+++ SOURCE DOCUMENT

Do We Really Need 32 People at This Meeting?

“People who enjoy meetings should not be in charge of anything.” — Thomas Sowell, American economist and social theorist.

“Football combines the two worst things about America: it is violence punctuated by committee meetings.” ― George Will, American journalist.

Do We Really Need 32 People at This Meeting? by Laura Stack #productivityMeetings may just be the bane of our workplace existence.

I don’t mean events like professional conferences; those generally represent valuable educational experiences. No, I refer to those self-proliferating time-wasters that bring co-workers together to discuss ways to maximize team productivity, but instead accomplish the exact opposite. They seem to expand as time goes by; and when everyone has to have their say, they can drag on for hours, killing productive momentum.

Yet meetings remain absolutely necessary if organizations expect to meet their strategic goals. The higher you rise in an organization, the more of your time is spent “working” in meetings: making decisions, determining strategic direction, and collaborating with other leaders. At their best, meetings help us share information, coordinate plans, ensure alignment, maximize limited resources, and spark innovation.

To have a productive meeting, you must know why you’re meeting, stick to the agenda, and limit attendance only to those who can contribute. For example, if you oversee the sales team, and a meeting involves purchasing new software for the corporate accountants, do you need to attend? No. Do you even need to show the flag? No. On the other hand, Fritz the bean-counter may need to attend your quarterly sales meetings if he tracks your department’s costs or net profits.

++++++

- **REQUIRED WORK**
• A. Can you return the passage of the article on meetings between "To have a productive" and "or net profits.", inclusive?
• B. Does the article on meetings agree with each statement below? Answer yes or no for each and quote the words that decide it.
(i) Professional conferences generally represent valuable educational experiences.
(ii) The higher a person rises in an organization, the less of their time is spent in meetings.
(iii) Someone who oversees the sales team needs to attend a meeting about purchasing new software for the corporate accountants.
• C. According to the article on meetings, why might Fritz the bean-counter need to attend the quarterly sales meetings?

+++ RECORDS

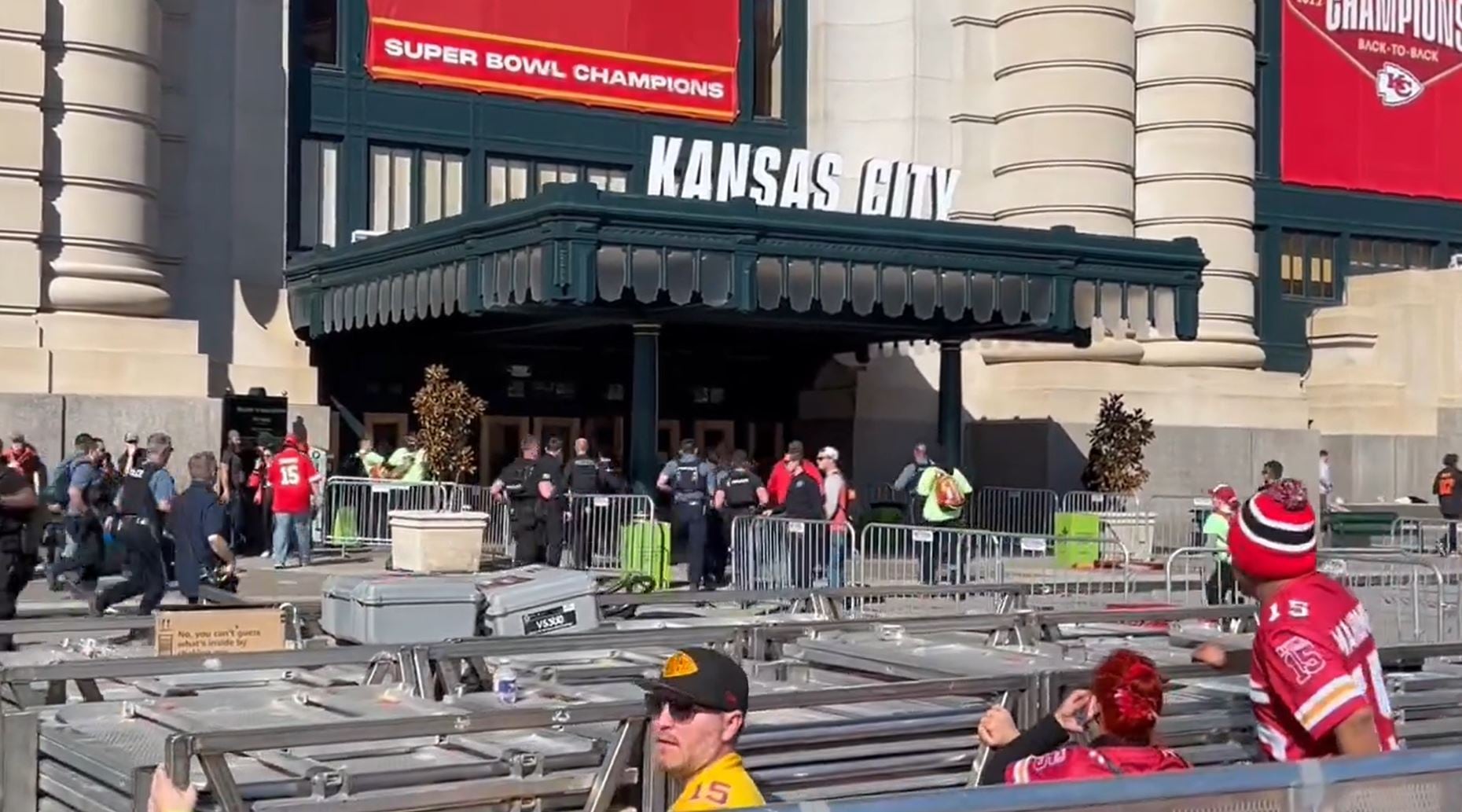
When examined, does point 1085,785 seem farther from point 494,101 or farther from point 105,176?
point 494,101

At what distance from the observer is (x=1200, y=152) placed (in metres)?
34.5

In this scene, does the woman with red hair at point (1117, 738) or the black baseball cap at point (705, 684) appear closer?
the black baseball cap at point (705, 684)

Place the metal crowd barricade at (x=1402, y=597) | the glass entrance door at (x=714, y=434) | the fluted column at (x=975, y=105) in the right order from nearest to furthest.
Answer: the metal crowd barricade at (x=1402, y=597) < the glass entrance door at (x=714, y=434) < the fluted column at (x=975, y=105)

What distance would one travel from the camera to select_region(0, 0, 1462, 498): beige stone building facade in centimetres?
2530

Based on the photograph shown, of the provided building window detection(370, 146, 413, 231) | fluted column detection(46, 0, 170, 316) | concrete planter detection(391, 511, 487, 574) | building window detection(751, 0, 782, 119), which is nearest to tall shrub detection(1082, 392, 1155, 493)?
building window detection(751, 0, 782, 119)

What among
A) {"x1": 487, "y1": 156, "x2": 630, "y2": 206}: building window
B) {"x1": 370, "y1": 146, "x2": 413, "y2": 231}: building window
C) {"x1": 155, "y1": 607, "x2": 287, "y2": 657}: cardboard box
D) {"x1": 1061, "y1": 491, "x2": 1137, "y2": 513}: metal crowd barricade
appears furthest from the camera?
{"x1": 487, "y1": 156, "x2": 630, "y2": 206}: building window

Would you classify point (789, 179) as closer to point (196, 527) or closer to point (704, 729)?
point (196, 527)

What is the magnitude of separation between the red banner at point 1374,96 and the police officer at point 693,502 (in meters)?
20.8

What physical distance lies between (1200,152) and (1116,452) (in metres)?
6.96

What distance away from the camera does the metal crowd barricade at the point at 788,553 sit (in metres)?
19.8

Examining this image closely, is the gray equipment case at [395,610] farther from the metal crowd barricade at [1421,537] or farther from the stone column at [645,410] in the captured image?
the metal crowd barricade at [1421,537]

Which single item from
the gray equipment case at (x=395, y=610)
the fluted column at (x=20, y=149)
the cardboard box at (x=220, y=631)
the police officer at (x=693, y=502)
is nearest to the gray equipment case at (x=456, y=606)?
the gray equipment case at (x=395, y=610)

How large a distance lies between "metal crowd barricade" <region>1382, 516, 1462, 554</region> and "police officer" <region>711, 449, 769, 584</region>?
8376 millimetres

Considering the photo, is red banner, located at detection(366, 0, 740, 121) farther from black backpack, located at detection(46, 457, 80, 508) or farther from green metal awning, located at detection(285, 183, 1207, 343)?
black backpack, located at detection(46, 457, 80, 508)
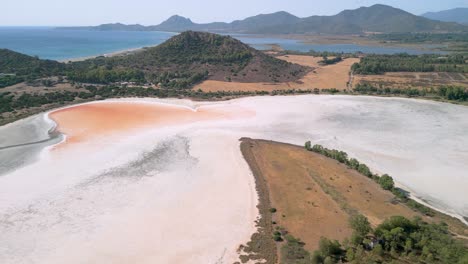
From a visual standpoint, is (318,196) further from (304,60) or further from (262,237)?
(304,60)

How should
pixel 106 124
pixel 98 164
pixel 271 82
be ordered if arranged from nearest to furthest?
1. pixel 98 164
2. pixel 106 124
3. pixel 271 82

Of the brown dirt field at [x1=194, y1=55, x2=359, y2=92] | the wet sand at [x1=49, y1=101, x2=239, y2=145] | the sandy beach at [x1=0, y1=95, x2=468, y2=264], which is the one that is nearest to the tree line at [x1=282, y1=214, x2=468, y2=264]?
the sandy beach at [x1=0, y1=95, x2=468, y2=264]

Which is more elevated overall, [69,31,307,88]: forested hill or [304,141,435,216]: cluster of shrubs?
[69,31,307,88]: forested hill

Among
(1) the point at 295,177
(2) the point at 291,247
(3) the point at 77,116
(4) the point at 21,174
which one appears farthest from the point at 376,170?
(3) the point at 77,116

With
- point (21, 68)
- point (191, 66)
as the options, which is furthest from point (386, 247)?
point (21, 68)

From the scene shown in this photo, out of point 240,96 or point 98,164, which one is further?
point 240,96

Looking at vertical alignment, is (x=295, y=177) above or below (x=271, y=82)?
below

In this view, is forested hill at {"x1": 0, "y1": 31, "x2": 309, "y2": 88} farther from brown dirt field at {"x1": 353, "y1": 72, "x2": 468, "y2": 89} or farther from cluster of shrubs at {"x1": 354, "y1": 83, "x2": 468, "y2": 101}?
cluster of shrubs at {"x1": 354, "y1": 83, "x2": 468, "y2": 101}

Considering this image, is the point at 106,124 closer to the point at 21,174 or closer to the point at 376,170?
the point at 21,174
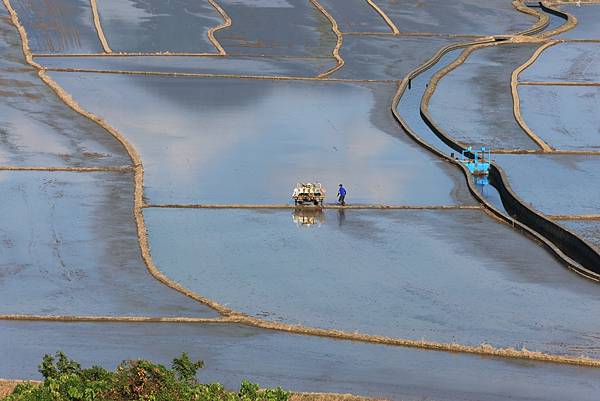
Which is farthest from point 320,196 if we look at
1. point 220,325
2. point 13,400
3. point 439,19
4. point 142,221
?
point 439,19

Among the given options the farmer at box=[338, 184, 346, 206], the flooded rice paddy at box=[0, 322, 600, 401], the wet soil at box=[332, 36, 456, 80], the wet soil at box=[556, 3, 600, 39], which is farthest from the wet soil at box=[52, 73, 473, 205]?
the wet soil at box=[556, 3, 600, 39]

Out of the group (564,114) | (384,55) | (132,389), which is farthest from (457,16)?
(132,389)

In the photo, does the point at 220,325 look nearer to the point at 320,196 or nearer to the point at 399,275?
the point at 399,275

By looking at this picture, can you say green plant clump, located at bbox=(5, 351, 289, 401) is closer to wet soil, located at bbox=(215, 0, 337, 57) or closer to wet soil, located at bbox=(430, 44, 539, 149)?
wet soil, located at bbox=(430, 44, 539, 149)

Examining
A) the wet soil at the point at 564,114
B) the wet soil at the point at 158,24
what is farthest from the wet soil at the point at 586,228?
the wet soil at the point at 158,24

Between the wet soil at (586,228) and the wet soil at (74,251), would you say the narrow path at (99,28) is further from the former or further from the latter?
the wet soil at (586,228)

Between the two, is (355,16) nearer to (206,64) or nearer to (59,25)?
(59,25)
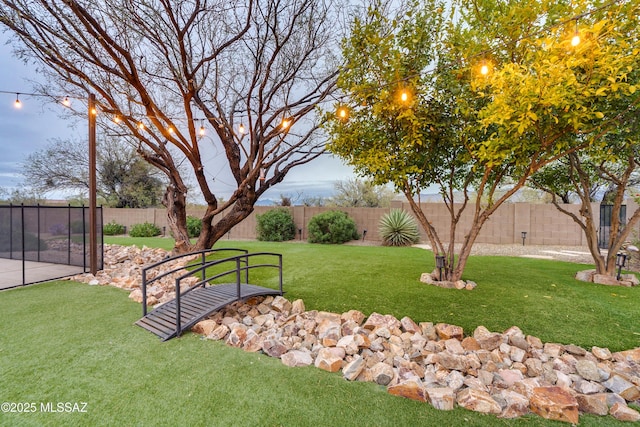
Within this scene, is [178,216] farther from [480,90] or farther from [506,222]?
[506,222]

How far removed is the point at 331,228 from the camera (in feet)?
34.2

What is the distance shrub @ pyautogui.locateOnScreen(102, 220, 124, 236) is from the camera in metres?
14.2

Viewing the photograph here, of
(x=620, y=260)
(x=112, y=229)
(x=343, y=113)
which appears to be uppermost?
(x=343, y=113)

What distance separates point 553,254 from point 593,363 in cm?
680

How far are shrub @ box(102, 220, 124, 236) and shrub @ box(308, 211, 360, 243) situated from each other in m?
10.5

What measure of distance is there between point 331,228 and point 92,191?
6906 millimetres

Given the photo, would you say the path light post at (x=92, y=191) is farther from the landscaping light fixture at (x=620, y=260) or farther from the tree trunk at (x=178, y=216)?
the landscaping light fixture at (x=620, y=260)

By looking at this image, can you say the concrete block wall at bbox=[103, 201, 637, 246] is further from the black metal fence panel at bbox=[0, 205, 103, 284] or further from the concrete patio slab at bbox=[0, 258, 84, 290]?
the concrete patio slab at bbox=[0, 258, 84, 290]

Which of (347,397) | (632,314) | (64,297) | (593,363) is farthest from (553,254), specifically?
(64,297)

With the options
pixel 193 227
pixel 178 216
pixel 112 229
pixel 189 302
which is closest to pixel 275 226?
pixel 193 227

++++++

- **RESPONSES FOR EACH TASK**
• A.
To have a productive meeting, you must know why you’re meeting, stick to the agenda, and limit attendance only to those who can contribute. For example, if you oversee the sales team, and a meeting involves purchasing new software for the corporate accountants, do you need to attend? No. Do you even need to show the flag? No. On the other hand, Fritz the bean-counter may need to attend your quarterly sales meetings if he tracks your department’s costs or net profits.

• B.
(i) Yes: "those generally represent valuable educational experiences"
(ii) No: "The higher you rise in an organization, the more of your time is spent"
(iii) No: "do you need to attend? No."

• C. Fritz may need to attend the quarterly sales meetings if he tracks the sales department's costs or net profits.